US Secretary of State John Kerry arrived in Jordan on Sunday as part of a regional tour to seek support for a Middle East peace plan he said would be "fair and balanced," AFP reports.
On the fourth day of his tour, Kerry was to hold talks with Jordan's King Abdullah II before heading on to Saudi Arabia to consult with its ruler on his
bid for a framework agreement for a Middle East peace deal.
"I can guarantee all parties that President (Barack) Obama and I are committed to putting forward ideas that are fair and balanced, and to improving the security of all peoples," Kerry told reporters in Jerusalem Sunday before leaving for Amman.
He insisted Saturday that there had been "progress" in the talks that he kick-started in July, despite bitter recriminations by both sides and mostly
irreconcilable demands for any future peace deal.
Kerry's visits to Jordan and Saudi Arabia come after three days of intense shuttle diplomacy between Israeli Prime Minister Binyamin Netanyahu and
Palestinian Authority Chairman Mahmoud Abbas.
Jordan is one of only two Arab countries, with Egypt, to have signed a peace treaty with Israel, and King Abdullah II holds a special position because the treaty recognizes his country's "historic" role in caring for Muslim holy sites in Jerusalem.

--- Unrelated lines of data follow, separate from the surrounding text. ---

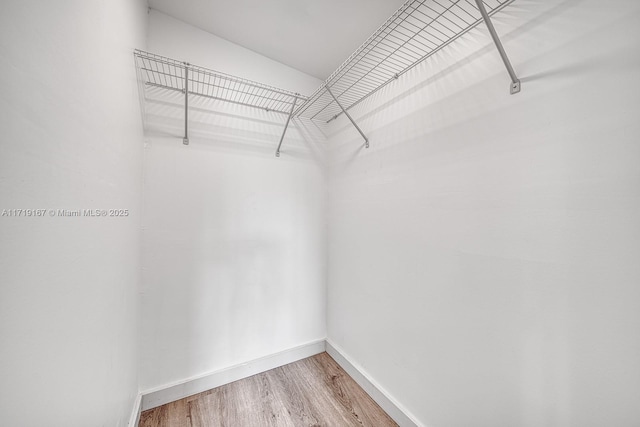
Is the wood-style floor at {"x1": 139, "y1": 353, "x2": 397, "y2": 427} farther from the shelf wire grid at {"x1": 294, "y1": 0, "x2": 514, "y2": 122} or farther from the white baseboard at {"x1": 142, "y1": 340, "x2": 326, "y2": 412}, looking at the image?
the shelf wire grid at {"x1": 294, "y1": 0, "x2": 514, "y2": 122}

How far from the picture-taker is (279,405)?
4.14ft

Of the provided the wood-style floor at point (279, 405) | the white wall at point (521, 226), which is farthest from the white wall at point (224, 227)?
the white wall at point (521, 226)

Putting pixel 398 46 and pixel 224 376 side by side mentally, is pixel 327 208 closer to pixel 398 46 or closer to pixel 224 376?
pixel 398 46

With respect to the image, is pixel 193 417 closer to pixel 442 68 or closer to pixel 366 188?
pixel 366 188

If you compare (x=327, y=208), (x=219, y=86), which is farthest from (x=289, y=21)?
(x=327, y=208)

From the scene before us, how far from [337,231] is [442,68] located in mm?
1131

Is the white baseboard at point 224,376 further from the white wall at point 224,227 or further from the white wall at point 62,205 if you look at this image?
the white wall at point 62,205

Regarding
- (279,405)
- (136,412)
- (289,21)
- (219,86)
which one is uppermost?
(289,21)

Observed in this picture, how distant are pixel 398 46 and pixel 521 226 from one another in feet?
3.48

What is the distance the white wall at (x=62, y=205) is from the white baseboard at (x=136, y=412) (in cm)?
34

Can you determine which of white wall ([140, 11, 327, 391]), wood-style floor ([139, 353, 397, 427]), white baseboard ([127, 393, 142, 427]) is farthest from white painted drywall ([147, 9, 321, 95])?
wood-style floor ([139, 353, 397, 427])

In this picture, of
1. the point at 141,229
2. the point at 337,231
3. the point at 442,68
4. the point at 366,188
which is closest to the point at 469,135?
the point at 442,68

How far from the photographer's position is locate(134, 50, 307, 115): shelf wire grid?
3.82 ft

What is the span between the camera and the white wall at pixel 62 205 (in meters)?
0.32
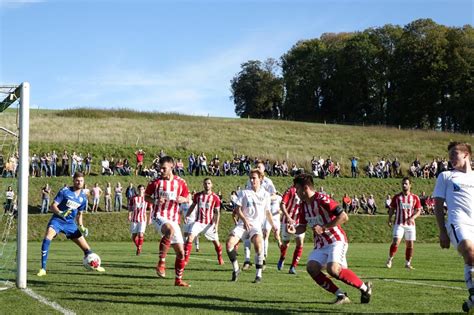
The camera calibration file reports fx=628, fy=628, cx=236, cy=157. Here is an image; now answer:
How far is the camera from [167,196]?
12117 millimetres

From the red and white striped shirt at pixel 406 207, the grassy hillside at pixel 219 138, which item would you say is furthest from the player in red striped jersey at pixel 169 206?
the grassy hillside at pixel 219 138

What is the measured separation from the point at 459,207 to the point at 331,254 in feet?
6.79

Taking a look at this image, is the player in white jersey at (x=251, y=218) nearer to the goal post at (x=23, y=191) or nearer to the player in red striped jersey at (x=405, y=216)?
the goal post at (x=23, y=191)

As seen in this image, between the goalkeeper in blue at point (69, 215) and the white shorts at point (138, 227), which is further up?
the goalkeeper in blue at point (69, 215)

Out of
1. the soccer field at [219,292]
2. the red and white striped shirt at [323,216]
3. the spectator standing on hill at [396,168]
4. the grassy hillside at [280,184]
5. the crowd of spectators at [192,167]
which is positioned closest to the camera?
the soccer field at [219,292]

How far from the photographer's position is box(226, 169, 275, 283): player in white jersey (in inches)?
504

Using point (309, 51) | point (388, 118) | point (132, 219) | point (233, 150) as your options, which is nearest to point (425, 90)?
point (388, 118)

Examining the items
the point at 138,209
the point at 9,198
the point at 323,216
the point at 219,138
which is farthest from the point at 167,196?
the point at 219,138

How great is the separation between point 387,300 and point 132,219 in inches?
587

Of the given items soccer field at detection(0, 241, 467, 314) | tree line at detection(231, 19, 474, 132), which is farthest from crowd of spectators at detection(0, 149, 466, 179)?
tree line at detection(231, 19, 474, 132)

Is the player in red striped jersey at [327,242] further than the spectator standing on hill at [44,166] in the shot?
No

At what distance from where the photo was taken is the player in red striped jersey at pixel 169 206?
1193 cm

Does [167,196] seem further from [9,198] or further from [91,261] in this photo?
[9,198]

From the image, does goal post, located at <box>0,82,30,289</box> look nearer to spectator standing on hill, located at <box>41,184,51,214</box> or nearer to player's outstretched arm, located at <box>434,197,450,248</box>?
player's outstretched arm, located at <box>434,197,450,248</box>
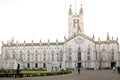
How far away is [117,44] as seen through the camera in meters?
90.6

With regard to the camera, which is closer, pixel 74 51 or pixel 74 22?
pixel 74 51

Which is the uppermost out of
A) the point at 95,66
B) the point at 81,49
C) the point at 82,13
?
the point at 82,13

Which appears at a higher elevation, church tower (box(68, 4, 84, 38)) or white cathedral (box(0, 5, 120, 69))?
church tower (box(68, 4, 84, 38))

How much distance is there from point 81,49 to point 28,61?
2164 cm

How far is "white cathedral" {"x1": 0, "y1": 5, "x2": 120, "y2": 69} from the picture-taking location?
9094cm

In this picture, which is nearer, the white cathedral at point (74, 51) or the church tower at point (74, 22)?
the white cathedral at point (74, 51)

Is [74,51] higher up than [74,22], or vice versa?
[74,22]

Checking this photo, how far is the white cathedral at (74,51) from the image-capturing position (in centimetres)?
9094

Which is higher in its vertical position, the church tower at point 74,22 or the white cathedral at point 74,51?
the church tower at point 74,22

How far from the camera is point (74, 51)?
303 ft

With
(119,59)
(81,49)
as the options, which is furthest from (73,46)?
(119,59)

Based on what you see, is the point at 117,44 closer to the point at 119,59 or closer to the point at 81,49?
the point at 119,59

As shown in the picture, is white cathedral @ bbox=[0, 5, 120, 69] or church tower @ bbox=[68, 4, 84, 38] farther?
church tower @ bbox=[68, 4, 84, 38]

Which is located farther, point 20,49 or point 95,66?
point 20,49
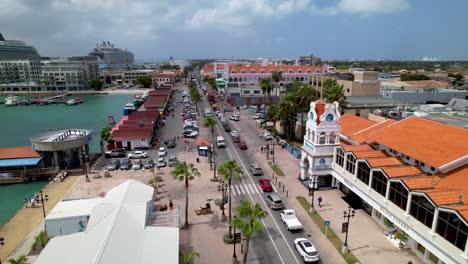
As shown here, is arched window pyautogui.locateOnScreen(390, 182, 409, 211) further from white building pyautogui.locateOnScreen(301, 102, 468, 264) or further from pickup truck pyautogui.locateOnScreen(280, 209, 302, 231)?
pickup truck pyautogui.locateOnScreen(280, 209, 302, 231)

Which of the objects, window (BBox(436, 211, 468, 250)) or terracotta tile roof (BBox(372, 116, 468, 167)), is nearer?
window (BBox(436, 211, 468, 250))

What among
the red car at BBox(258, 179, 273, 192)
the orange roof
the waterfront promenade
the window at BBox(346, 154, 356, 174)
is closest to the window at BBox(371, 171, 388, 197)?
the window at BBox(346, 154, 356, 174)

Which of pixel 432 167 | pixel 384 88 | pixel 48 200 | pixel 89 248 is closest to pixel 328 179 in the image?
pixel 432 167

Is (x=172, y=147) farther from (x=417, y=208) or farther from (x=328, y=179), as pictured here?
(x=417, y=208)

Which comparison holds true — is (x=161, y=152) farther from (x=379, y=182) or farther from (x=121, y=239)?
(x=379, y=182)

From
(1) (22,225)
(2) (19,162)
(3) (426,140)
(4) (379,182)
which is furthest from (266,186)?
(2) (19,162)

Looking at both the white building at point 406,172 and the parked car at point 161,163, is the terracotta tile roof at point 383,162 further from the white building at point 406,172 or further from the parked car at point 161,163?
the parked car at point 161,163

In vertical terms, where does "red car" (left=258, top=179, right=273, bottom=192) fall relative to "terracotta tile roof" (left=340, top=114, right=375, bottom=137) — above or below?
below

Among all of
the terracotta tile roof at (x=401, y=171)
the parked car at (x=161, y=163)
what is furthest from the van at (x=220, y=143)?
the terracotta tile roof at (x=401, y=171)
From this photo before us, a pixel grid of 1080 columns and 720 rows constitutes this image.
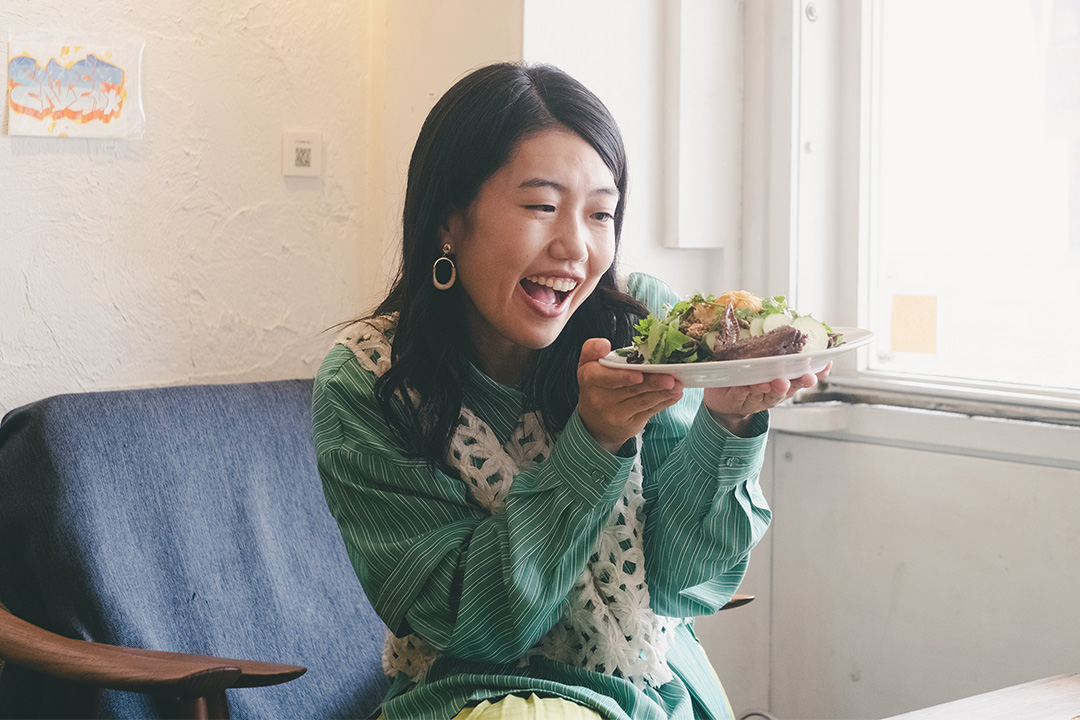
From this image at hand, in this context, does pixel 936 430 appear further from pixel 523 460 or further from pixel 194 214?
pixel 194 214

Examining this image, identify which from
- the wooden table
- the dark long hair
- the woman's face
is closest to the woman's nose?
the woman's face

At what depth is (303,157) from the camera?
2.15 metres

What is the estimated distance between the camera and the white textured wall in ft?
6.08

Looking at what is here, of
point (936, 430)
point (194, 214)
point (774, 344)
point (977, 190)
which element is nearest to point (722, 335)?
point (774, 344)

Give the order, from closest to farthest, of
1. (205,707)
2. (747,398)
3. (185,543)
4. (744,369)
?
(744,369) < (747,398) < (205,707) < (185,543)

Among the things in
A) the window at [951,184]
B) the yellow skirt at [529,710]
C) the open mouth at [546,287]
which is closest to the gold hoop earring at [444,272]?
the open mouth at [546,287]

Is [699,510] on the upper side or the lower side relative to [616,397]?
lower

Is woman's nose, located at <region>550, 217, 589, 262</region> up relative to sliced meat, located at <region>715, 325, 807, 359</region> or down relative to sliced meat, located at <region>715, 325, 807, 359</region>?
up

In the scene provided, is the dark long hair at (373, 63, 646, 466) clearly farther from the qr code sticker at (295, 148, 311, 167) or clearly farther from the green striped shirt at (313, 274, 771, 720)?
the qr code sticker at (295, 148, 311, 167)

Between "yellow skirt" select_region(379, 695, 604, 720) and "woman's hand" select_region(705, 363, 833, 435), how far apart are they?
359 mm

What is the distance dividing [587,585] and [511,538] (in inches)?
6.1

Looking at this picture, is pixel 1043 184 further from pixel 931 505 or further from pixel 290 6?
pixel 290 6

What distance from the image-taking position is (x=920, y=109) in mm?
2043

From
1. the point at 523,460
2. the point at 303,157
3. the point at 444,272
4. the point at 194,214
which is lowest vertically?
the point at 523,460
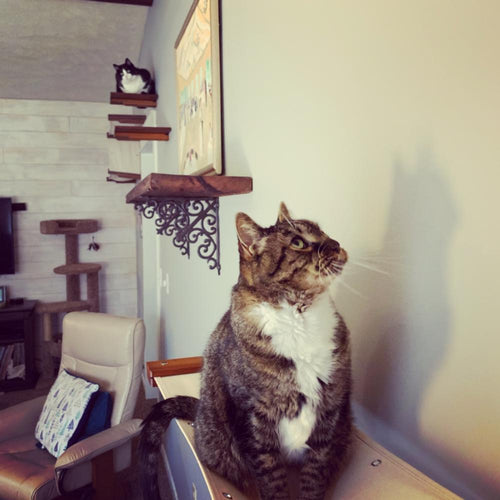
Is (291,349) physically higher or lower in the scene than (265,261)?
lower

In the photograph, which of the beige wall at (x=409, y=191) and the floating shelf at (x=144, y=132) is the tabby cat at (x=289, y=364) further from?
the floating shelf at (x=144, y=132)

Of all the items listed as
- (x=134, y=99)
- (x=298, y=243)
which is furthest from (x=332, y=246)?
Answer: (x=134, y=99)

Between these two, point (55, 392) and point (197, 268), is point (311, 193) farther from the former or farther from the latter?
point (55, 392)

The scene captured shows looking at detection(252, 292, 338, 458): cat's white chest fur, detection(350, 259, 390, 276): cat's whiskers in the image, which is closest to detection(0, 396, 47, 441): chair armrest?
detection(252, 292, 338, 458): cat's white chest fur

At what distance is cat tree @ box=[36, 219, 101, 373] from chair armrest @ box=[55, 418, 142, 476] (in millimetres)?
2401

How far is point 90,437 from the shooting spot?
1786mm

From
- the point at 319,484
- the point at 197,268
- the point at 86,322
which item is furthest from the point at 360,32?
the point at 86,322

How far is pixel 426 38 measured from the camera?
57 cm

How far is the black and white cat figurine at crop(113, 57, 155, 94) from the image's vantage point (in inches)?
104

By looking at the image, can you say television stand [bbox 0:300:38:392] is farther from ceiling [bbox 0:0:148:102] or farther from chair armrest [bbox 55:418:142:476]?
chair armrest [bbox 55:418:142:476]

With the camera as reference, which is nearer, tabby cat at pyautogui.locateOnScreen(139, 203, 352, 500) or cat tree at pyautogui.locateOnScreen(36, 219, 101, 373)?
tabby cat at pyautogui.locateOnScreen(139, 203, 352, 500)

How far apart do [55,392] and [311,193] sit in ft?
6.09

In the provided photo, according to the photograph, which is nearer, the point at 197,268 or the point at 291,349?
the point at 291,349

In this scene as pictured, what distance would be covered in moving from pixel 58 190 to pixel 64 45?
1.57m
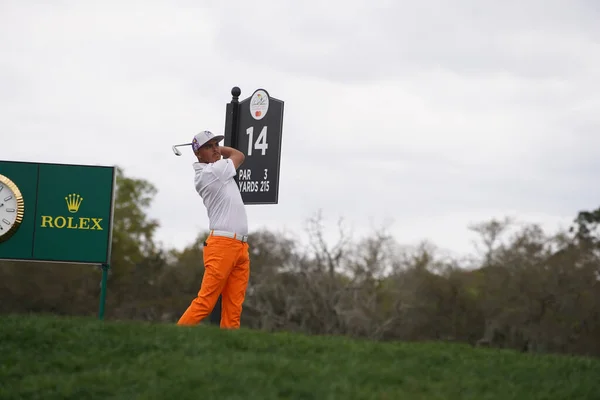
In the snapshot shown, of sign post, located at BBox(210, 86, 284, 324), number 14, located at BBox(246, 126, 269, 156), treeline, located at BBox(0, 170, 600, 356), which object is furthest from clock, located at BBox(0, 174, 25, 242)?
treeline, located at BBox(0, 170, 600, 356)

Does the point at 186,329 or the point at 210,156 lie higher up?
the point at 210,156

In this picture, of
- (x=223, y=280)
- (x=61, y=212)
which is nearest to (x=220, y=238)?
(x=223, y=280)

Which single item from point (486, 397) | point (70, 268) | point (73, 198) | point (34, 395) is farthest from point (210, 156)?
point (70, 268)

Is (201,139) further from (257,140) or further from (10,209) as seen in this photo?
(10,209)

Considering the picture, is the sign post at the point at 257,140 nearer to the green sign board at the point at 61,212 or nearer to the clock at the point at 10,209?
the green sign board at the point at 61,212

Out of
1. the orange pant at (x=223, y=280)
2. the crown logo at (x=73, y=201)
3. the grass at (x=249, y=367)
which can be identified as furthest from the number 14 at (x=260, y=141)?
the grass at (x=249, y=367)

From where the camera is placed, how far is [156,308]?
232 ft

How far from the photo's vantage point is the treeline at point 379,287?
6128 centimetres

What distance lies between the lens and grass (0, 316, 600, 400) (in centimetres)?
601

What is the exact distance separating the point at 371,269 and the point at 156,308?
1855 cm

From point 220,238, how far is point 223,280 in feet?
1.38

Saudi King Abdullah also plays a key role, as the kingdom was the author of a 2002 Arab League peace initiative.
The news follows reports Friday that one of King Abdullah II's closest advisors has demanded a Jordanian presence in talks.
"Jordan needs to be present and involved in all future negotiations," stated former Prime Minister Marouf al-Bahit. He is currently the deputy head of the King's Council, an advisory board closest to the monarch.
"It is unthinkable that Jordan should sit on the side, as an observer. Jordan should join the negotiating table immediately - since it is bound to be the one paying the price of the Israeli and American positions."